CASE STUDY 3
Wild Horse Island, Flathead Lake Montana
Location: Northwest Montana
Public Wildlife Management Area
Wildhorse Island is renown for its iconic wildlife include wild horses and bighorn sheep. The populations are protected in part by their island refuge which is managed for wildlife. The largest bighorn sheep skull in the world was found on the island in the year 2016 kindling excitement for the conservation of bighorn sheep in this natural environment.
Annual grasses have begun to encroach on the south-facing grasslands used by bighorn sheep for forage leading to concern for habitat quality and parallel bighorn sheep fitness. The Rangeland Analysis Platform (https://rangelands.app/) was used to estimate the cover of both perennial and annual grasses on the south-facing slopes and suggests that perennial grasses have declined from 50% to 40% since 1984 while annual grass have replaced them and increased from 15 to 20% during the same period.

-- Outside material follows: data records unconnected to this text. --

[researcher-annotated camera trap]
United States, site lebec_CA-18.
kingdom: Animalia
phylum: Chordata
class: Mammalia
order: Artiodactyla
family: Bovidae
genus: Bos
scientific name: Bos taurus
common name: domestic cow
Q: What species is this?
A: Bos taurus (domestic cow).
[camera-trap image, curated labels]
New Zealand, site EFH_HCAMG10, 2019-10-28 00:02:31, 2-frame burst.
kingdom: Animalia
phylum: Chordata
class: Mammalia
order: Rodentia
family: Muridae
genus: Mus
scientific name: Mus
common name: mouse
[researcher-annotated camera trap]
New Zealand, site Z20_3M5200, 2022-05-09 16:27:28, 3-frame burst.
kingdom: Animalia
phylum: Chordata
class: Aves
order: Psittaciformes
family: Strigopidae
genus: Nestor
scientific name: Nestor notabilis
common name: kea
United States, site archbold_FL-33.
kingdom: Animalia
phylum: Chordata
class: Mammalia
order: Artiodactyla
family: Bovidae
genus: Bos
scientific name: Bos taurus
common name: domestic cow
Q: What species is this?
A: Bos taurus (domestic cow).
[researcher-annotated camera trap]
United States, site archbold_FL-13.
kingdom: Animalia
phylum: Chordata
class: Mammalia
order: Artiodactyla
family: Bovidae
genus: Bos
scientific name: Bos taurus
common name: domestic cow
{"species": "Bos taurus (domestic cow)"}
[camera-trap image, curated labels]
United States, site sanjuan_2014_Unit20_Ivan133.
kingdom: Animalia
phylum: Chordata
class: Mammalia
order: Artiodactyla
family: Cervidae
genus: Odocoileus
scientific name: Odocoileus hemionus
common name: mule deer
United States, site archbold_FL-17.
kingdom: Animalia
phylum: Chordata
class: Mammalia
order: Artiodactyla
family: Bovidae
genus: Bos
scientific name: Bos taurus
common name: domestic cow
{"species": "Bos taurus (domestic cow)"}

Three application rates and three habitat types were selected to demonstrate the effectiveness of micronutrient fertilization in promoting the growth of perennial grasses. The sites selected were a disturbed site where the soil was previously tilled by homesteading, a south-facing natural grassland (Eagle Cove Site) and a ponderosa pine understory community dominated by rough fescue.
Demonstrate that innovative fertilizer-based treatments can be used to promote the growth of perennial grasses allowing them to outcompete annual invasive grasses.
Granular 350 pounds fertilizer/acre
Granular Low Rate (175 pounds/acre), Medium Rate (350 pounds/acre), High Rate (525 pounds/acre)
Granular fertilizer was applied using a hand broadcast spreader to 1600 square foot plots in September 2018.